━━ Estratto del testo
Per investire non serve essere dei guru della finanza, quanto piuttosto non avere timore di chiedere informazioni aggiuntive soprattutto quando si stanno per prendere decisione relative ai propri risparmi. L’ignoranza può infatti costare molto cara, come nel caso dei “certificati”: con questo termine si possono indicare strumenti molto diversi tra loro in termini di funzionamento, rendimento, rischiosità e persino tassazione.
Esistono i Certificati di Credito del Tesoro ( i CctEu), i certificati di deposito e i certificati di investimento, solitamente indicati con il termine inglese di “certificates”.
I “certificati” rappresentano il caso forse più eclatante di “false friend” italiano: così come in inglese i “falsi amici” sono dei termini che appaiono molto simili a livello fonetico e ortografico in due lingue diverse, ma che hanno significati differenti, allo stesso modo nella finanza ci troviamo davanti a una parola che può generare impatti ben diversi sulle tasche degli investitori.
Certificati a basso rischio e a bassa tassazione: i CCTeu
I CCT, i Certificati di Credito del Tesoro, sono titoli di Stato: per la precisione si tratta di titoli obbligazionari emessi dal dipartimento del Tesoro del ministero dell’Economia e delle Finanze. Rispetto ai più noti Bot e Btp che offrono cedole fisse, quelle dei CCT sono variabili.
Dal 2010 però, non possiamo più parlare di CCT bensì di CCTeu, i Certificati di Credito del Tesoro indicizzati all'Euribor che ne hanno preso ufficialmente il posto.
La differenza rispetto a quelli precedenti consiste nel parametro e nelle modalità di indicizzazione del titolo. Le cedole semestrali dei vecchi CCT erano legate al rendimento dei Bot a 6 mesi dell’asta immediatamente precedente lo stacco della cedola mentre le cedole dei nuovi CCTeu sono legate al tasso Euribor a 6 mesi (rilevato due giorni lavorativi prima dello stacco della cedola).
A determinare le cedole del CCTeu è quindi la politica monetaria della Banca Centrale Europea. In pratica, in modo simile a quanto avviene per i mutui variabili, anche nel caso dei Cct è impossibile sapere in anticipo a quanto ammonteranno le cedole nel corso degli anni.
━━━━
━━ Voci fornite
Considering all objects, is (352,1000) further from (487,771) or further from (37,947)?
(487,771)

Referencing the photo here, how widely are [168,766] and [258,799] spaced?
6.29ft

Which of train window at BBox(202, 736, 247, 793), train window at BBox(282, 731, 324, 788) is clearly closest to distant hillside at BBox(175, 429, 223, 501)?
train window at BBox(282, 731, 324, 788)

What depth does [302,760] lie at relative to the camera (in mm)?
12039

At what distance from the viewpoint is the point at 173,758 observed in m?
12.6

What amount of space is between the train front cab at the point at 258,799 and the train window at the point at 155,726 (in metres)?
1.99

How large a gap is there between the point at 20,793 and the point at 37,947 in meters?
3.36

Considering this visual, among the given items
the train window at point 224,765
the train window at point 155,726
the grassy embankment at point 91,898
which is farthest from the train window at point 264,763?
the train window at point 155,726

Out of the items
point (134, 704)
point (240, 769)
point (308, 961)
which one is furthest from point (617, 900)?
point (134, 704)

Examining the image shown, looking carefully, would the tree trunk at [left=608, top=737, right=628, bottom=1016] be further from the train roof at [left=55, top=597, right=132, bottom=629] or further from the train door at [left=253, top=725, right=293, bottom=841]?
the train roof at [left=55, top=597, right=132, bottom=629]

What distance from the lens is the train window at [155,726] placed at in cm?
━━━━
━━ Voci fornite
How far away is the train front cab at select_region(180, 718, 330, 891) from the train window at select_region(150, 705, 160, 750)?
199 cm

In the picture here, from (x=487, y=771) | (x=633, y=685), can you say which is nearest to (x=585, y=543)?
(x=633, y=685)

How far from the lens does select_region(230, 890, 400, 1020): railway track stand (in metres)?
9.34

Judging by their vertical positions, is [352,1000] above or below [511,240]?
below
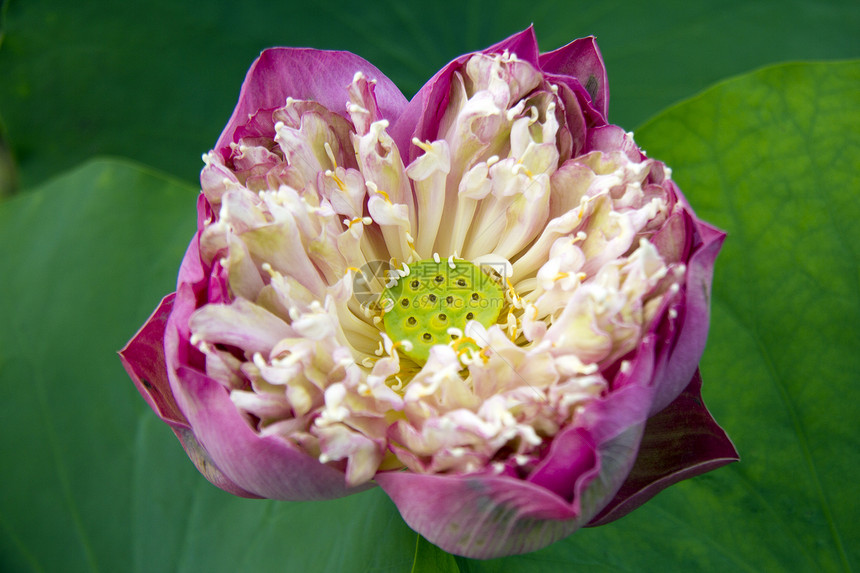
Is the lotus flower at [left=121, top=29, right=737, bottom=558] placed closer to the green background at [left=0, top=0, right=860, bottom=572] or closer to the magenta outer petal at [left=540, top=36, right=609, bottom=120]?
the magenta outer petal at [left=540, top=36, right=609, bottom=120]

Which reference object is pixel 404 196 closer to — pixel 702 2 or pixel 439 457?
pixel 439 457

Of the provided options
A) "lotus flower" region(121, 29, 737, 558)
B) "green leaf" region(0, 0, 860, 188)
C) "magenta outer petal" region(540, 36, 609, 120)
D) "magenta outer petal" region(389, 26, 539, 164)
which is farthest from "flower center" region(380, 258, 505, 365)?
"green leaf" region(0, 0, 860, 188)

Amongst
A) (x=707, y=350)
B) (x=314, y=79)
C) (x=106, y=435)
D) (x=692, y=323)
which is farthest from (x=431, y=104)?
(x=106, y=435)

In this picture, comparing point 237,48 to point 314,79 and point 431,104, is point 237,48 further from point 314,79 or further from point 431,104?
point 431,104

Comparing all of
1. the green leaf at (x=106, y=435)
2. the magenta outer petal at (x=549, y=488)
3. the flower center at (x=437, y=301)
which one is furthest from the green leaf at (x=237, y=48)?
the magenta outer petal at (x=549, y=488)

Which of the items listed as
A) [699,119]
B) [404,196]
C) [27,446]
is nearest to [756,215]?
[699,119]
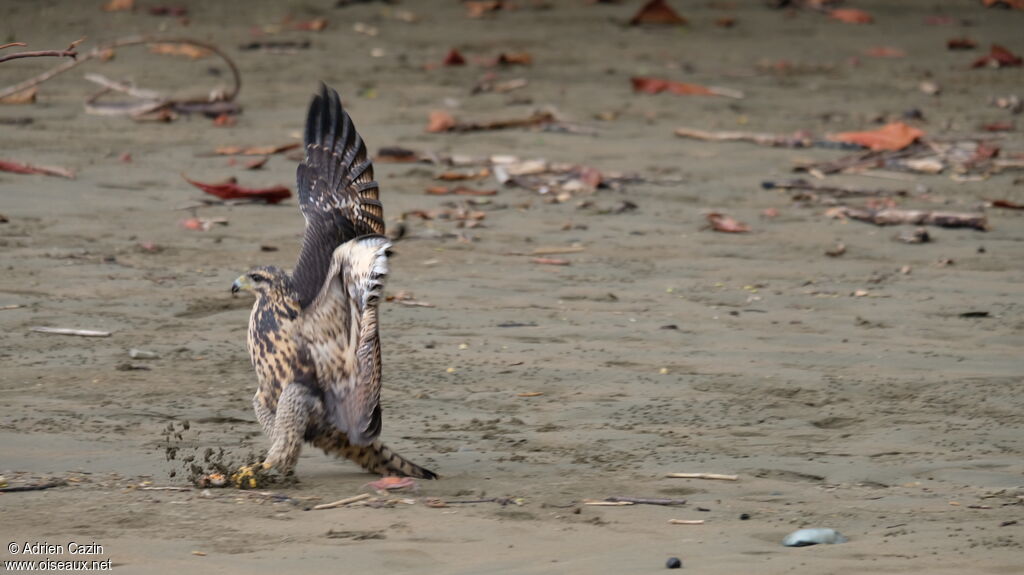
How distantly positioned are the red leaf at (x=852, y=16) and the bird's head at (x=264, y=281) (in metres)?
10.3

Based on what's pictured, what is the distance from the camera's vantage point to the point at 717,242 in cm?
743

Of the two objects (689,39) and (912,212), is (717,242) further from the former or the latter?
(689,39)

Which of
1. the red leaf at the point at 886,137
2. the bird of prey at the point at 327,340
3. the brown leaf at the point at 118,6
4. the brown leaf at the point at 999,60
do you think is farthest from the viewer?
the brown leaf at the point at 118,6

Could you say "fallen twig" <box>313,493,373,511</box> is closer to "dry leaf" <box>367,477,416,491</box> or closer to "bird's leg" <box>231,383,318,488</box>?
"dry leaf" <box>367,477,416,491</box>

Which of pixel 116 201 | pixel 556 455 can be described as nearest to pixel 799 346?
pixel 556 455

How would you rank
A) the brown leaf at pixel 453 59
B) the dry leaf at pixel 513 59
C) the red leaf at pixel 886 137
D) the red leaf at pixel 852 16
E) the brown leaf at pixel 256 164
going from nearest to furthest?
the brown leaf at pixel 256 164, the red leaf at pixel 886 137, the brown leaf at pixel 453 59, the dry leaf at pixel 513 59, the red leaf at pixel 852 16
━━━━
━━ Voci fornite
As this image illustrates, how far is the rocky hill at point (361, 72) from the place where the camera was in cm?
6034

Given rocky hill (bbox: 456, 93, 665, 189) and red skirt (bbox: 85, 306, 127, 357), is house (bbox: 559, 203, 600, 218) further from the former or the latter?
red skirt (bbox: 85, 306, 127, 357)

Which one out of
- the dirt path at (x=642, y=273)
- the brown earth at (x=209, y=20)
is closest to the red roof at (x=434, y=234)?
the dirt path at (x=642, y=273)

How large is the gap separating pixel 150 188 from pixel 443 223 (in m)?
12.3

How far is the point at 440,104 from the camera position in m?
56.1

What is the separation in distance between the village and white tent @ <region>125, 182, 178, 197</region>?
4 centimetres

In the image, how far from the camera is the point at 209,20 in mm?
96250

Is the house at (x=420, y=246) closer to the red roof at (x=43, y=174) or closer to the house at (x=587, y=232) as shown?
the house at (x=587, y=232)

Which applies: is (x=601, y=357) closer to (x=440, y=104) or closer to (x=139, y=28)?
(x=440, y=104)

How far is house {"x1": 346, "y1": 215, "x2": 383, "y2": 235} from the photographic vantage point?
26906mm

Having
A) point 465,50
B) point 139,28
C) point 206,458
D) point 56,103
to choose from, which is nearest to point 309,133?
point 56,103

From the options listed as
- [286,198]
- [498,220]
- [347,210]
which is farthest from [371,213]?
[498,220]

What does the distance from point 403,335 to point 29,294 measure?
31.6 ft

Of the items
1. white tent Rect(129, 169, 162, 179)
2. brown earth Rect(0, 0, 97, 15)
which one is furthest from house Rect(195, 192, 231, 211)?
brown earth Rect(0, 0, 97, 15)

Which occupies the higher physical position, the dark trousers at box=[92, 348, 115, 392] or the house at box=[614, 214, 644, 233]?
━━━━
> **Cosa si chiede**:
1. Nel testo sui certificati, da quale anno i CCT hanno lasciato il posto ai CCTeu?
2. Riassumi in due frasi il testo sui certificati.
3. Prosegui il testo sui certificati finanziari dopo la sua ultima frase.
Le voci non servono per svolgere il lavoro.

> **Risposte ai compiti**:
1. Dal 2010.

2. Con il termine "certificati" si indicano strumenti finanziari molto diversi per funzionamento, rendimento, rischiosità e tassazione, come i Certificati di Credito del Tesoro, i certificati di deposito e i certificates. Dal 2010 i CCT, titoli di Stato a cedola variabile, sono stati sostituiti dai CCTeu, le cui cedole semestrali sono legate all'Euribor a 6 mesi e dipendono quindi dalla politica monetaria della Banca Centrale Europea.

3.
Tecnicamente ogni sei mesi il titolo corrisponde una cedola determinata dalla somma di due componenti:
- Un elemento variabile, pari al tasso Euribor a sei mesi rilevato in momenti predeterminati;
- Un margine prefissato, che resta uguale per tutta la durata del titolo e che va sommata alla componente variabile.
La cedola variabile del CCTeu rende questi titoli relativamente meno rischiosi dei Btp di pari durata. Il motivo è semplice: le variazioni nei tassi d’interesse incidono sui prezzi dei titoli di Stato in modo differente se la cedola è fissa ( Btp), oppure variabile ( CCTeu).
Il CCTeu adegua le sue cedole ai tassi d’interesse: se questi ultimi salgono, anche la cedola del CCT aumenta (pur con un po’ di ritardo) e viceversa. Pertanto, il prezzo del CCT è meno sensibile e volatile in relazione all’andamento dei tassi. Questo è un vantaggio se si temono imprevisti che potrebbero costringere l’investitore a vendere in anticipo il suo titolo a condizioni di mercato non favorevoli.
A chi conviene investire in CCTeu
Per quanto non esista una risposta univoca, dato che dipende dal profilo di rischio e dall’orizzonte temporale dell’investitore, vi sono dei casi specifici in cui è possibile suggerire l’inserimento in portafoglio di un CCTeu senza incertezze.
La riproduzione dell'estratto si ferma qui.